# Work item:
Each line of the records is to be returned verbatim, with the images omitted.
START Data
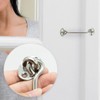 Pack of 2 Cabin Hooks, Eye Latch & Bolt for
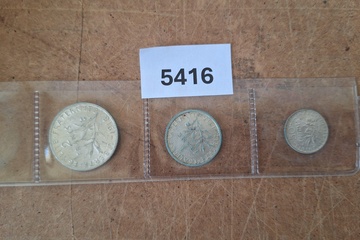 Afbeelding van Zilver Munten Frankrijk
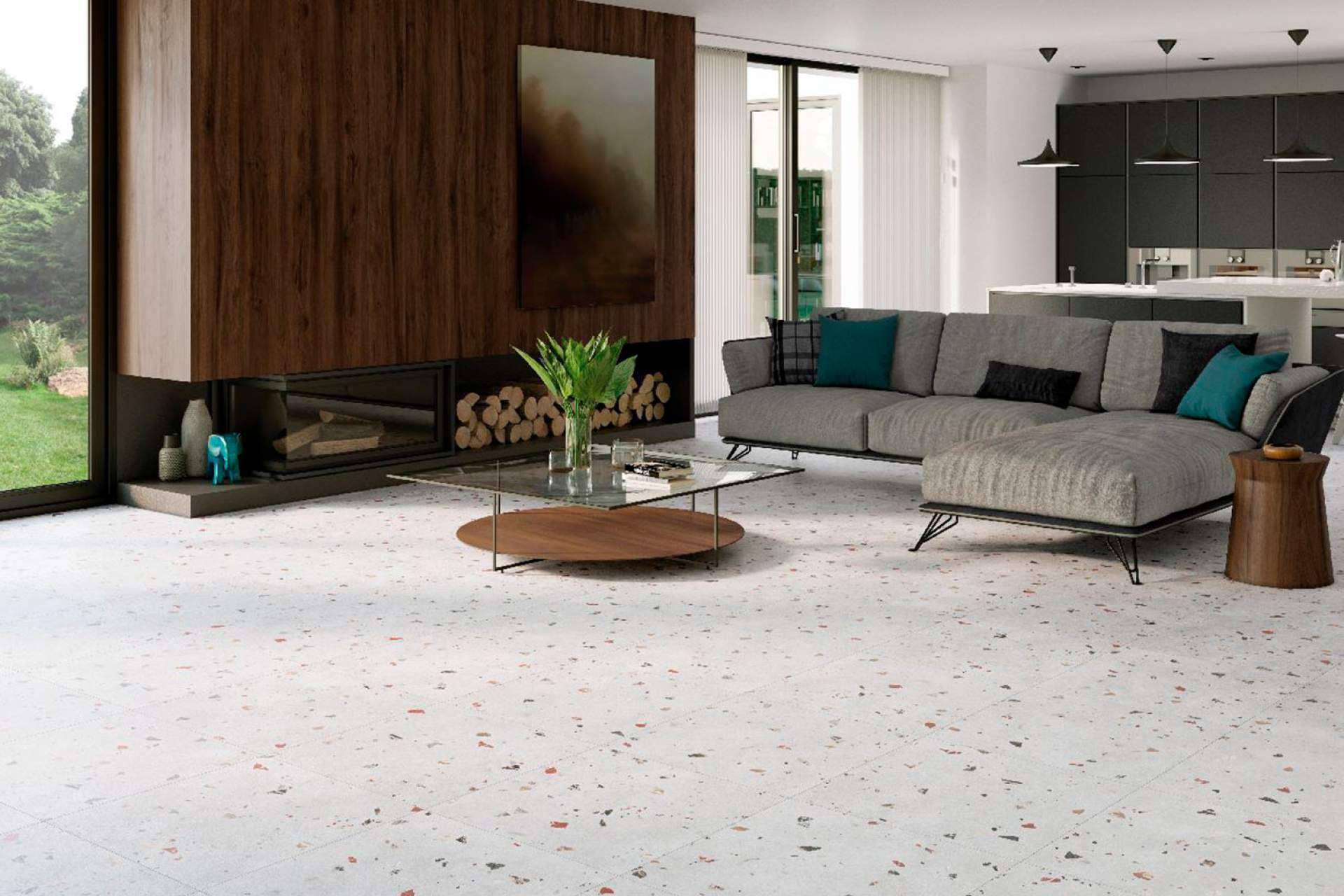 ¿Por qué los azulejos imitación terrazo están transformando el interiorismo?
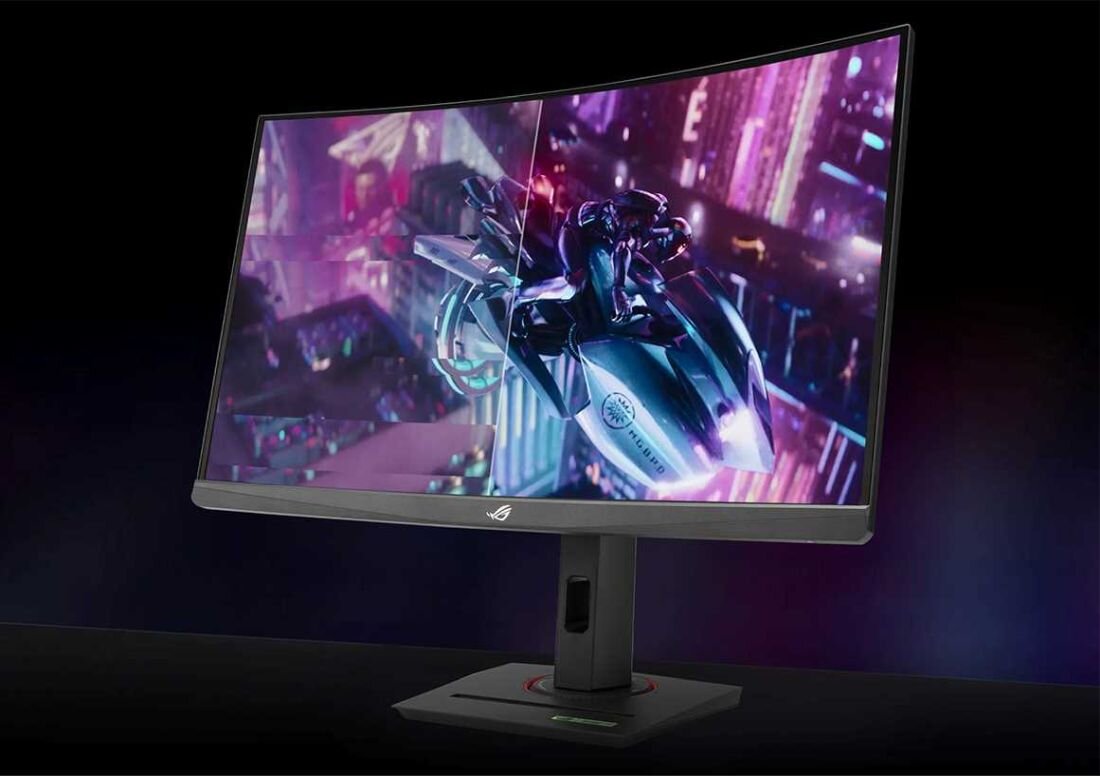 Monitor ASUS ROG Strix XG32WCS - G-SYNC i FreeSync Premium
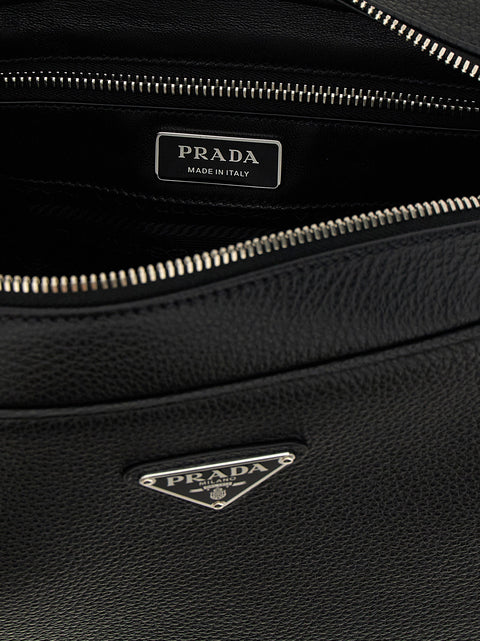 Prada Leather Shoulder Strap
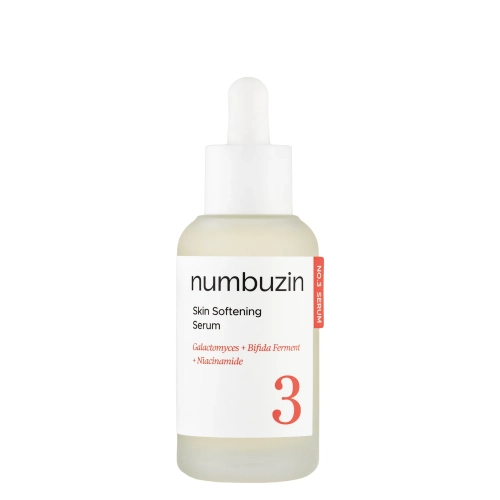 Numbuzin - No.3 - Skin Softening Serum - Bőrnyugtató Szérum - 50ml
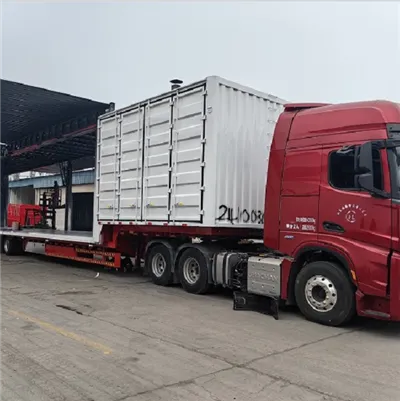 70 -тонный трейлер контейнера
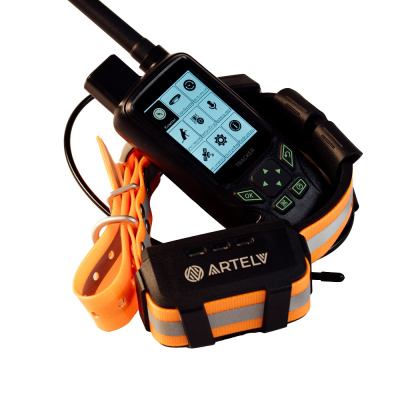  GPS система Artelv Trаckеr 2W усиленной мощности (ошейник в подарок) для слежения за собаками и домашними животными в интернет-магазине Левенгук от производителя.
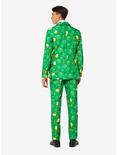 Suitmeister Men's St. Patrick's Day Suit, GREEN  YELLOW, alternate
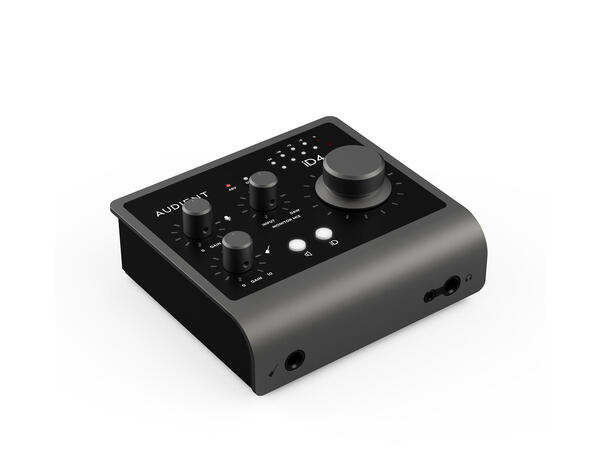 Audient iD 4 mk2 2i/2o Audio Interface 1 xKlasse A mikrofonforsterker + Linje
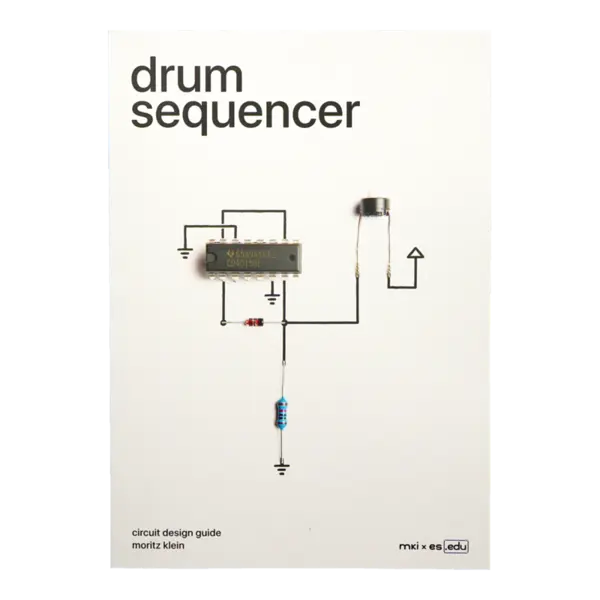 Erica Synths Drum Sequencer Circuit Design Guide 鼓機序列器電路設計指南 mki x es.EDU 書籍（英文） - 產品圖片 1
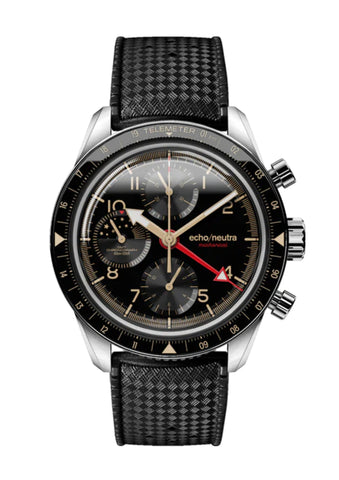 Echo/Neutra 1956 Chronograph GMT - Black - Outlet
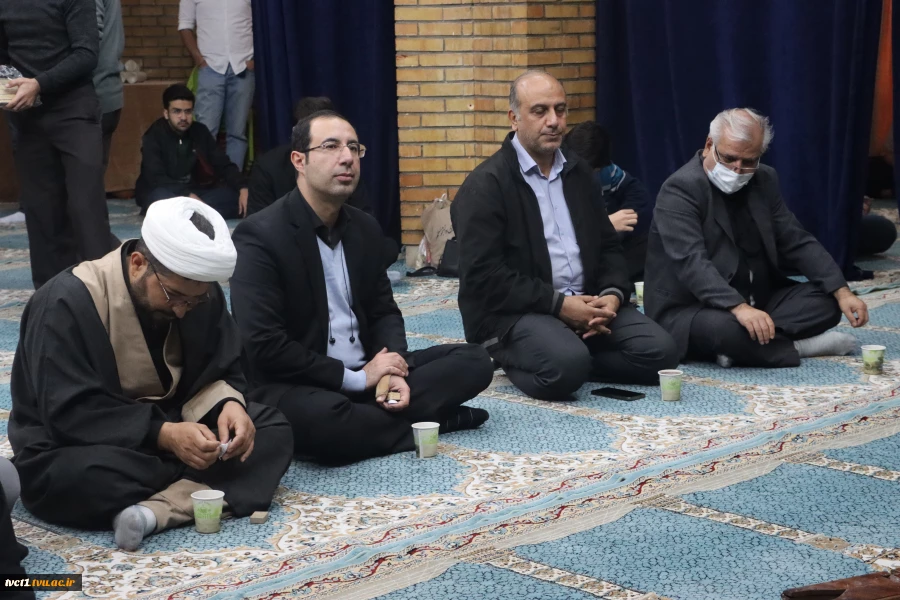 برگزاری مراسم سوگواری شهادت حضرت زهرا (س) در دانشکده فنی انقلاب اسلامی 4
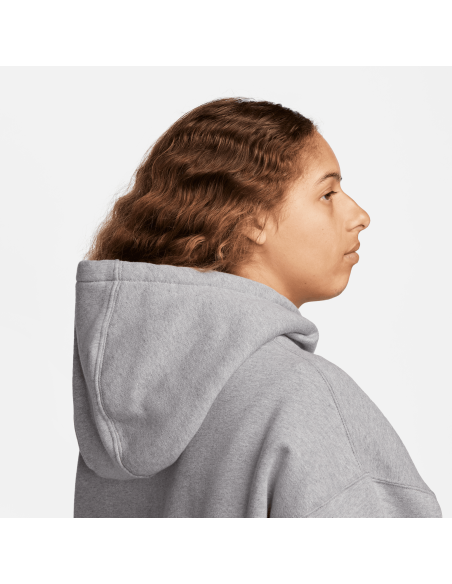 Nike SB CorpoSK8 GFX Fleece Pullover, DK Grey Heather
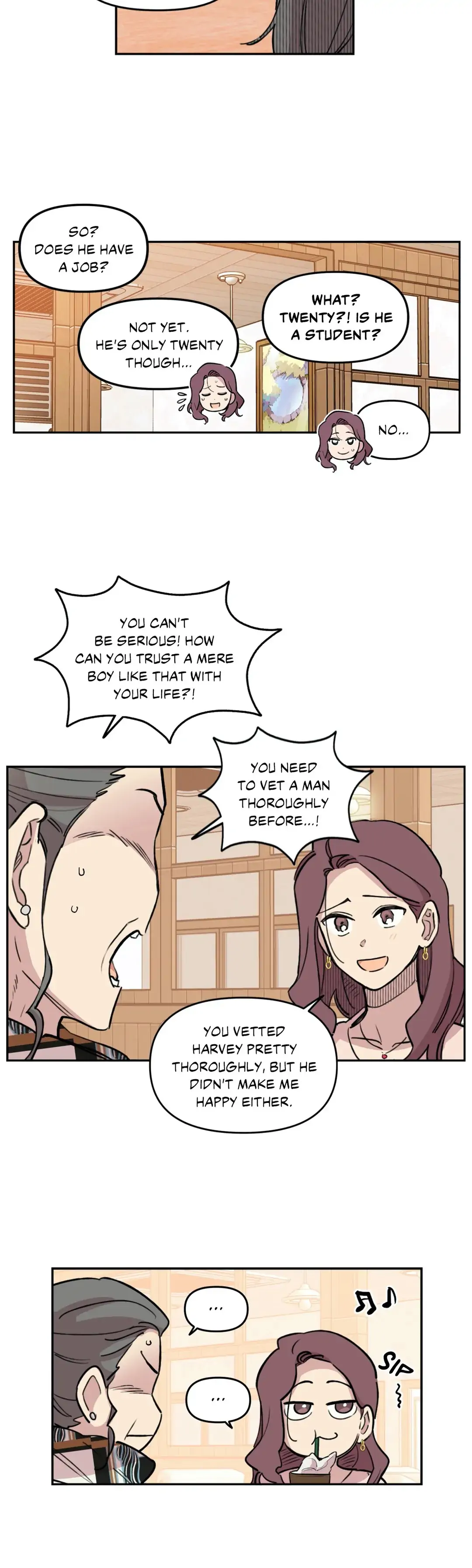 Leave the work to me! Chapter 21 image 11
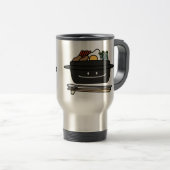 Gemüseei namul Reisschale des Bibimbap Reisebecher (VorderseiteRechts)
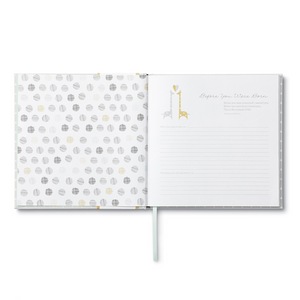 Hello Little One - A Keepsake Baby Book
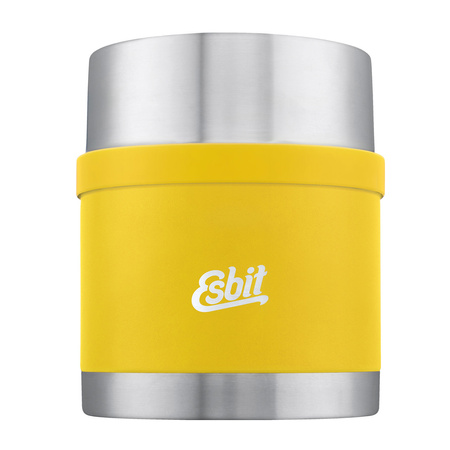 Esbit - Termos obiadowy Food Jug Sculptor 0.5 L - Żółty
END Data
# Answer below:
 Pack of 2 Cabin Hooks, Eye Latch & Bolt for
 Afbeelding van Zilver Munten Frankrijk
 ¿Por qué los azulejos imitación terrazo están transformando el interiorismo?
 Monitor ASUS ROG Strix XG32WCS - G-SYNC i FreeSync Premium
 Prada Leather Shoulder Strap
 Numbuzin - No.3 - Skin Softening Serum - Bőrnyugtató Szérum - 50ml
 70 -тонный трейлер контейнера
  GPS система Artelv Trаckеr 2W усиленной мощности (ошейник в подарок) для слежения за собаками и домашними животными в интернет-магазине Левенгук от производителя.
 Suitmeister Men's St. Patrick's Day Suit, GREEN  YELLOW, alternate
 Audient iD 4 mk2 2i/2o Audio Interface 1 xKlasse A mikrofonforsterker + Linje
 Erica Synths Drum Sequencer Circuit Design Guide 鼓機序列器電路設計指南 mki x es.EDU 書籍（英文） - 產品圖片 1
 Echo/Neutra 1956 Chronograph GMT - Black - Outlet
 برگزاری مراسم سوگواری شهادت حضرت زهرا (س) در دانشکده فنی انقلاب اسلامی 4
 Nike SB CorpoSK8 GFX Fleece Pullover, DK Grey Heather
 Leave the work to me! Chapter 21 image 11
 Gemüseei namul Reisschale des Bibimbap Reisebecher (VorderseiteRechts)
 Hello Little One - A Keepsake Baby Book
 Esbit - Termos obiadowy Food Jug Sculptor 0.5 L - Żółty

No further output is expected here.